One very important article appeared in the October 1994 issue of the left-liberal American monthly, The Atlantic. The cover story, “The Failure of Sex Education” is written by Barbara Dafoe Whitehead. Sex education is not new, says Whitehead, but “never before has it attempted to expose children to so much so soon.” After chronicling the push for and more sex ed, she examines the evidence, and arrives at this conclusion: for all the money and time spent on sex education, teenage pregnancy continues to rise, as does the incidence of sexually transmitted disease.

The problem is that information alone is not enough. Says Whitehead: “Comprehensive sex education places its faith in the power of knowledge to change behaviour. But the evidence overwhelmingly indicates that sexual knowledge is only weakly related to teenage sexual behaviour.”

Two important factors, missing in most sex education courses, are needed to discourage teenage sexual activity.

One is parental involvement, and the other is emphasis on abstinence. Parental discipline and supervision seem to have a marked impact on teenage sexual behaviour, with studies finding a clear correlation between parental control and levels of sexual activity. Moreover, courses which emphasise abstinence seem more effective, especially when this message reinforces teens already practising abstinence.

The AEU wants sex education to begin in primary school. Should it? Many experts in child development think not. Children from about age six through puberty are in the latency state, a period when their sexual energy and thoughts are dormant.

As Dr John Meek of the Psychiatric Institute of Washington says: “It is clear that sexual instruction in the lower elementary grades is unwarranted and potentially destructive to a large percentage of our children.”

Dr Sean O’Reilly, Professor at the School of Medicine and Health Services at George Washington University points out that the consensus of the members of the American Association of Child Psychologists was that the child’s development is not served by encouraging sexuality at this stage of life, and that “detailed sex instruction either in the coeducational classroom or in private to pre-pubertal children is ill-advised and potentially harmful.”

Finally, Dr David Elkind, Professor of Child Study at Tufts University says, “There is far from total agreement as to whether sex education in the schools is beneficial to any age group, much less to young people approaching adolescence.
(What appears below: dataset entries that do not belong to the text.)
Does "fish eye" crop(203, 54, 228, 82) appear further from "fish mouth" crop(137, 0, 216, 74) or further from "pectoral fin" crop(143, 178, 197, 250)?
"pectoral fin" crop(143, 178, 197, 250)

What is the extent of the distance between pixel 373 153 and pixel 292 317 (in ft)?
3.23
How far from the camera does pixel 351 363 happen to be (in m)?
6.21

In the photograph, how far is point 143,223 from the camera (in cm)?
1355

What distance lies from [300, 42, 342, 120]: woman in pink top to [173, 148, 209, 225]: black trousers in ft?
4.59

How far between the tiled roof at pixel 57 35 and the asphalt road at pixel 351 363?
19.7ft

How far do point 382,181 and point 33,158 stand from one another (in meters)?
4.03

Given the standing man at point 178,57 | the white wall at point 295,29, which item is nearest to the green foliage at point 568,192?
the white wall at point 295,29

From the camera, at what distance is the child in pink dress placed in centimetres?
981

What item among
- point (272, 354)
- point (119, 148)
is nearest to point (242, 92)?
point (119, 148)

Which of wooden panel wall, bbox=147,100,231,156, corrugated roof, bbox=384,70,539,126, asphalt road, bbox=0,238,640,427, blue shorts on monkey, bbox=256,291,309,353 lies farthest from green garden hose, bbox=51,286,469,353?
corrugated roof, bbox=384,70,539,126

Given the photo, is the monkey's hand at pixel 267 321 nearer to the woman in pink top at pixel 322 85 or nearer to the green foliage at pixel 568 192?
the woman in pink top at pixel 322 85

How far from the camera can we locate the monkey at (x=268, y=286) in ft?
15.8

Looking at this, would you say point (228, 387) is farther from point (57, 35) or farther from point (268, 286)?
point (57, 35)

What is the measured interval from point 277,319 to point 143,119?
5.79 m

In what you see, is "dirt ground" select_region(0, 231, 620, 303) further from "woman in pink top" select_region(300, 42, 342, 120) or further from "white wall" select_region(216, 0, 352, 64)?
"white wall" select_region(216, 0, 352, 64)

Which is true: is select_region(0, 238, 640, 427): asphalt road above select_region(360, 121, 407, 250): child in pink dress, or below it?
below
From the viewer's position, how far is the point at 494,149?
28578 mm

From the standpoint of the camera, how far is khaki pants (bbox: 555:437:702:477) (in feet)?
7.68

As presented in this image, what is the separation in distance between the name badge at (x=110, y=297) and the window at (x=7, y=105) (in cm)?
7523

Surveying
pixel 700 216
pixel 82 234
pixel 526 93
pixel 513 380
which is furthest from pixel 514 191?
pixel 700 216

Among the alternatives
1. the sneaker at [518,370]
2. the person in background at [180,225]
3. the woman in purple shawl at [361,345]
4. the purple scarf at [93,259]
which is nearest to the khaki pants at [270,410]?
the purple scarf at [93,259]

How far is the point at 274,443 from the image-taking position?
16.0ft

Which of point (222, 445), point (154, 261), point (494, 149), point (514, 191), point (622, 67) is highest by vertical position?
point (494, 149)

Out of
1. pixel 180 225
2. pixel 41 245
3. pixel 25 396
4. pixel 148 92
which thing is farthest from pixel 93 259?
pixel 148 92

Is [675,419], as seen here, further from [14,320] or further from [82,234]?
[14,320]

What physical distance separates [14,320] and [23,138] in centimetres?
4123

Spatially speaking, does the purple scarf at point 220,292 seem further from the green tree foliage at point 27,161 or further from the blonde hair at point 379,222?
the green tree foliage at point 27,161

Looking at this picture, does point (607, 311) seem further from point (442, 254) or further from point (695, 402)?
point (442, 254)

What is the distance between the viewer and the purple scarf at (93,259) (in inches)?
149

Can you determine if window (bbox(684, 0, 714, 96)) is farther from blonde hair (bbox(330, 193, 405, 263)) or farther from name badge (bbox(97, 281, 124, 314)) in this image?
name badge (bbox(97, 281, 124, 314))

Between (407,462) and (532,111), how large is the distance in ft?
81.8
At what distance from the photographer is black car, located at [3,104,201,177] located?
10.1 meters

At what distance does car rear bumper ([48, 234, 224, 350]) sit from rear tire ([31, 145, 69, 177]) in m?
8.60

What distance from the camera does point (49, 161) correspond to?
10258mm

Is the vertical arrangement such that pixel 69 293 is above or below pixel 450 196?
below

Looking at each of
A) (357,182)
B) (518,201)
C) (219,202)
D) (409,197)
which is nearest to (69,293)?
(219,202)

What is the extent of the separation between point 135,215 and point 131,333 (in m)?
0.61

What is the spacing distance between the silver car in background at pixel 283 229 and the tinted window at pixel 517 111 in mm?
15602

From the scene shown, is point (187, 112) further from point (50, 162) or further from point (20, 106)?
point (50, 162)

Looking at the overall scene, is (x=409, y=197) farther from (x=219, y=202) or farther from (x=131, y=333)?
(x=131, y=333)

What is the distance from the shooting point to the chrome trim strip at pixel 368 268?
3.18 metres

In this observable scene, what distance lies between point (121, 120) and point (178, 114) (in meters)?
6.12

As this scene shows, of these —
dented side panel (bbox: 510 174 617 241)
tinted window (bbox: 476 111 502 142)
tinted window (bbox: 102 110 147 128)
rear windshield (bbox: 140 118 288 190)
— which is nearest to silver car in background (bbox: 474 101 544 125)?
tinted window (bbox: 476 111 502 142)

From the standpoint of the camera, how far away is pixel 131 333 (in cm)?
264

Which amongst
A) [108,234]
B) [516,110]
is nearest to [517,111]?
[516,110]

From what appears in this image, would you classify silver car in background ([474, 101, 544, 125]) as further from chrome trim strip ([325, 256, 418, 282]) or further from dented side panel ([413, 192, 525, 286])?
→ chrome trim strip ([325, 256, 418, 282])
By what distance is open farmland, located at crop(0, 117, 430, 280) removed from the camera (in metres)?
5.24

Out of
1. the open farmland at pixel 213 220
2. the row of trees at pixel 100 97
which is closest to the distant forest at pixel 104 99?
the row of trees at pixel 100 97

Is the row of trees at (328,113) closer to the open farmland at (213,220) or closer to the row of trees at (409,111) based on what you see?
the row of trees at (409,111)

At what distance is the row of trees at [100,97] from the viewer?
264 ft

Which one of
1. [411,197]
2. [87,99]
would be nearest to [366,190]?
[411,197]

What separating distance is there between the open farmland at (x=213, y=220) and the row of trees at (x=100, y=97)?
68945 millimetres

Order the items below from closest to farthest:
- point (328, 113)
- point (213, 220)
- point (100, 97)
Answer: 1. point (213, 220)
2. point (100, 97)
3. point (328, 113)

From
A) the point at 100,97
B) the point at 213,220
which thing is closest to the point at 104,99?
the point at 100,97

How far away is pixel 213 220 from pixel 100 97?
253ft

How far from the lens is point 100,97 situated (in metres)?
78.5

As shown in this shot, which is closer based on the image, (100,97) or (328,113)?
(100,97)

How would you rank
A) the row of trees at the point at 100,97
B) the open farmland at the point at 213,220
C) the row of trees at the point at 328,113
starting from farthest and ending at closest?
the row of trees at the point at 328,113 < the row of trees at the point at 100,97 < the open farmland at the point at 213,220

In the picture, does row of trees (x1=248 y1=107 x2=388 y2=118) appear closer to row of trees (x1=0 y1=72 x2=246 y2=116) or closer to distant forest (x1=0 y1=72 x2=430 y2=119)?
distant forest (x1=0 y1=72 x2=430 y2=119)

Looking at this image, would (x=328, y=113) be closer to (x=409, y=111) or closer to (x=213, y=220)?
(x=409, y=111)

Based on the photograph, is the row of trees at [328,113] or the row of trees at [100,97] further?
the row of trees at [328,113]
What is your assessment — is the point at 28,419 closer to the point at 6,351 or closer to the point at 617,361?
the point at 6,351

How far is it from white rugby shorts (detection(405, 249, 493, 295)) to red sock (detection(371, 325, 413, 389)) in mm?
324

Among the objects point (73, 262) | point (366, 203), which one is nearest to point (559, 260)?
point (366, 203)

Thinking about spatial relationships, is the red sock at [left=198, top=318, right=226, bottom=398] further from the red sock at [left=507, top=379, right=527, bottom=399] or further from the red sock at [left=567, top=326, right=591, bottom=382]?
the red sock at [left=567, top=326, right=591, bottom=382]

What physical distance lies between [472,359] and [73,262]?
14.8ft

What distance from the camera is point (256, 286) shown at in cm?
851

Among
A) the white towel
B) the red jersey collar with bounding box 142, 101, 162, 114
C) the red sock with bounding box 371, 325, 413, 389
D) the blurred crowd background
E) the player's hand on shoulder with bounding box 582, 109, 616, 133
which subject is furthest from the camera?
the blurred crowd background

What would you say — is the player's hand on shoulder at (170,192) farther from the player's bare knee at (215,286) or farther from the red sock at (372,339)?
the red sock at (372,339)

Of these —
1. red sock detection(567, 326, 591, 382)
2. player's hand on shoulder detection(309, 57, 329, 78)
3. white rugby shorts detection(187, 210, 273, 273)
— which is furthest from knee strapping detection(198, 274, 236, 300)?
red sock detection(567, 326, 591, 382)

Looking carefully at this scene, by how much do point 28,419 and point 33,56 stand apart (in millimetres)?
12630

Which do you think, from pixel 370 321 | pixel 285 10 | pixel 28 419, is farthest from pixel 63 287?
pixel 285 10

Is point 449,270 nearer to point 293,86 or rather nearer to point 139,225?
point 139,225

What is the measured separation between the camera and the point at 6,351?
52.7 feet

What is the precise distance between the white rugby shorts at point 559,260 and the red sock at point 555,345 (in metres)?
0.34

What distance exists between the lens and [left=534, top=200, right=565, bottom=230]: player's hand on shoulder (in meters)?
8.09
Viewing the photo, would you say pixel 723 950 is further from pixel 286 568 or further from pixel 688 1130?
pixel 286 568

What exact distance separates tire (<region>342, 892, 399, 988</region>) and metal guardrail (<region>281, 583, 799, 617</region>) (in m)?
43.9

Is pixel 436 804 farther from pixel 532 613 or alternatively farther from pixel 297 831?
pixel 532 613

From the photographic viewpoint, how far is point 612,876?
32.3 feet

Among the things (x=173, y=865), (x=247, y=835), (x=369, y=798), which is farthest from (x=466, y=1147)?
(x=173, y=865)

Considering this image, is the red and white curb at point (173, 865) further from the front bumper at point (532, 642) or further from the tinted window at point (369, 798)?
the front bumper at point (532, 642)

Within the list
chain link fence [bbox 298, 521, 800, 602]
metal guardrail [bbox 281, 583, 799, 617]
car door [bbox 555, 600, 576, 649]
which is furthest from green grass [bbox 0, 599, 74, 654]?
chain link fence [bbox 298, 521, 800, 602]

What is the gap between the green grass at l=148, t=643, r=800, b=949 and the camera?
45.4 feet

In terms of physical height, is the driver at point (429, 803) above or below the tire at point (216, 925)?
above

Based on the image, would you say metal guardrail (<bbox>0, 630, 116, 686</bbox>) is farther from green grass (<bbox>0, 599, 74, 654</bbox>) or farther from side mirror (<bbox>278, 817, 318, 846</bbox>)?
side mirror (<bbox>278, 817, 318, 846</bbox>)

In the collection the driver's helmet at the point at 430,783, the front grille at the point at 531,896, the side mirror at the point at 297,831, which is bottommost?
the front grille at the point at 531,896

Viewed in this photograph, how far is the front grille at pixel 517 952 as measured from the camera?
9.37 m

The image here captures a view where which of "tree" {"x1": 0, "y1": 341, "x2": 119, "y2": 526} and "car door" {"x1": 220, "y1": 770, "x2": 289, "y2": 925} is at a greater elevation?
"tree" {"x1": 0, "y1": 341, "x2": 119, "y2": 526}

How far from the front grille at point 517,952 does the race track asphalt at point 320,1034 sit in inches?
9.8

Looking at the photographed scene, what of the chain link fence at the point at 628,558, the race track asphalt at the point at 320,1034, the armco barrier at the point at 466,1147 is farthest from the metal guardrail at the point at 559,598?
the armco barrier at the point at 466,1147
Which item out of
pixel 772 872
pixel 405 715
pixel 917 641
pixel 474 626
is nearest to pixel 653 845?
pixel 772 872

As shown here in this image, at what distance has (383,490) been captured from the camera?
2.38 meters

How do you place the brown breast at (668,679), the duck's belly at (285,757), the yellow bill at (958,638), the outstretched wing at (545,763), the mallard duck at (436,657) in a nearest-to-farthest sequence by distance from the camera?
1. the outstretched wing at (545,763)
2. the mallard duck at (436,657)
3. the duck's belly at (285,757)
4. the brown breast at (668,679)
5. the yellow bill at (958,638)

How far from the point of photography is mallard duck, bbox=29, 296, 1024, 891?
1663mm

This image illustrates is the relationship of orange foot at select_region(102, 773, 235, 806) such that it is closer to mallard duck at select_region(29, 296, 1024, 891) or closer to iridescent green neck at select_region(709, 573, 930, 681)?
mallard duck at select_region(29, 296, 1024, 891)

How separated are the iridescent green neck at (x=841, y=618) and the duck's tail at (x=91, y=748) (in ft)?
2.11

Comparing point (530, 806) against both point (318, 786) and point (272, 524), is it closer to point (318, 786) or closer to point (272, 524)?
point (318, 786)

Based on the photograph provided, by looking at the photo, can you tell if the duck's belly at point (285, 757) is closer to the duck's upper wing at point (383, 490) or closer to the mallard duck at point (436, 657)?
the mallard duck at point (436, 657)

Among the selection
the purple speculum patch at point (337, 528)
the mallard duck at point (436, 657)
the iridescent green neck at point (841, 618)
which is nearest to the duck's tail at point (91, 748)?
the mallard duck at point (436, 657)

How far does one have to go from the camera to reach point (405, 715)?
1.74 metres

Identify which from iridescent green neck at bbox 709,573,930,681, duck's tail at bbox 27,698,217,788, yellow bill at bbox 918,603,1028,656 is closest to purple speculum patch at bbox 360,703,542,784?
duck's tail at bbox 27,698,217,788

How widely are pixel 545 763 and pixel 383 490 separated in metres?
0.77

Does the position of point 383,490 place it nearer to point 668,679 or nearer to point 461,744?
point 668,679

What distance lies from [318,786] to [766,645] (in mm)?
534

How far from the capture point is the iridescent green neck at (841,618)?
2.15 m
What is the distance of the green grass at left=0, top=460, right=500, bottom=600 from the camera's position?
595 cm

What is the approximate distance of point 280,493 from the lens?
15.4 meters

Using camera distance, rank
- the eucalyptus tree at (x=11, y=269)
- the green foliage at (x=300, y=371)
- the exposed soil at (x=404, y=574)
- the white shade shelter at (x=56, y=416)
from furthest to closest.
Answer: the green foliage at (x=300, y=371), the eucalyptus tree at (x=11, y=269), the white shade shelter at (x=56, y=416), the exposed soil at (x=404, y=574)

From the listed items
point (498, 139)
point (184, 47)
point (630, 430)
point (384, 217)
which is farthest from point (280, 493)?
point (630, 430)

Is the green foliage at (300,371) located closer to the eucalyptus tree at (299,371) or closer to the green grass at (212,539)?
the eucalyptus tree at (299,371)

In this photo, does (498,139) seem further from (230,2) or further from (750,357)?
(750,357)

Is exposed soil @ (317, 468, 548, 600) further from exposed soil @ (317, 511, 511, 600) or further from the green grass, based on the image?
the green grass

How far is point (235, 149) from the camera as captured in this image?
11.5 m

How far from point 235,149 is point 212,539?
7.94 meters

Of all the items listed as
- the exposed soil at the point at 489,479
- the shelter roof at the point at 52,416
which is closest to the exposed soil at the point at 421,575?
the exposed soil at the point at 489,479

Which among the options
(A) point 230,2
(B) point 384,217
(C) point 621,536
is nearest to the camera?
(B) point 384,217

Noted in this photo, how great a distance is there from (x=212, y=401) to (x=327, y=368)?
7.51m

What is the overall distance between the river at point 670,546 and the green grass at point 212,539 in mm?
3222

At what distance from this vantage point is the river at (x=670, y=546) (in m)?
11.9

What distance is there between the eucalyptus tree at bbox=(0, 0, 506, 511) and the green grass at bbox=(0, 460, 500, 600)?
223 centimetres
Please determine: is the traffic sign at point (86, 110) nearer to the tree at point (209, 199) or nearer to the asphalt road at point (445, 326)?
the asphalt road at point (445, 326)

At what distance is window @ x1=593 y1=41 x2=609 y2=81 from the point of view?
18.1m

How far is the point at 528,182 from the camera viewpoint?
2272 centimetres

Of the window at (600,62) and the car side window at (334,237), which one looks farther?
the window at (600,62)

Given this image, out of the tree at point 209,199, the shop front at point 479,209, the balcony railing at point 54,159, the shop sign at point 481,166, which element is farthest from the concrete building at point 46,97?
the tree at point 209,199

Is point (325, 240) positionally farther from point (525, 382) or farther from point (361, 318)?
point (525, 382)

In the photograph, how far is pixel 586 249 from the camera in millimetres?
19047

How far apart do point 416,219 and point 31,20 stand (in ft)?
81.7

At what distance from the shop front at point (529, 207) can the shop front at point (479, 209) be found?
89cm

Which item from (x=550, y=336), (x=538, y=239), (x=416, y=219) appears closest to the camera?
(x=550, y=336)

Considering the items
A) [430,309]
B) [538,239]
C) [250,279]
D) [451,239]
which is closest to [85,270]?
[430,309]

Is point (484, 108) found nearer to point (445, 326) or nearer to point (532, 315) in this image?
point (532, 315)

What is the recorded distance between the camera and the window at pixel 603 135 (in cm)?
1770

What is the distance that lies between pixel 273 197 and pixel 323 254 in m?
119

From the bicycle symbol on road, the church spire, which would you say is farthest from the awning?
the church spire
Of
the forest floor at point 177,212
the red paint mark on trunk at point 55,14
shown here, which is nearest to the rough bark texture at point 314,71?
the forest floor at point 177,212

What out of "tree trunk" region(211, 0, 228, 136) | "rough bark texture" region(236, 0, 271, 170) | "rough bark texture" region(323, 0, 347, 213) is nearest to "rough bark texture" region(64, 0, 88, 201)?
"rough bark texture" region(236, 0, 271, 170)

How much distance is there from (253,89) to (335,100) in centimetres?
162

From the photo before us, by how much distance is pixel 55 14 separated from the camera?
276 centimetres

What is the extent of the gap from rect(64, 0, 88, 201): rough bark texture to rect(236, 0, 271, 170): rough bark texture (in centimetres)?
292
One has to conclude that sex education in the schools reflects adult anxiety about young people’s sexuality. The ‘prejudice’ that early sex education will produce children with ‘healthy sexuality’ is open to serious question.”

Also, a number of studies have found that sex education tends to result in teens who are more sexually active, not less.

As just one example, the premier sex education advocate – Planned Parenthood International -has revealed in its own survey that American teenagers who have taken “comprehensive” sex education courses have a fifty per cent higher rate of sexual activity than their “unenlightened” peers.

Clearly, the problem is not one of lack of information. The problem is the eradication of any framework of values in which to make decisions about sex.

This is the real issue which the sex educators refuse to address.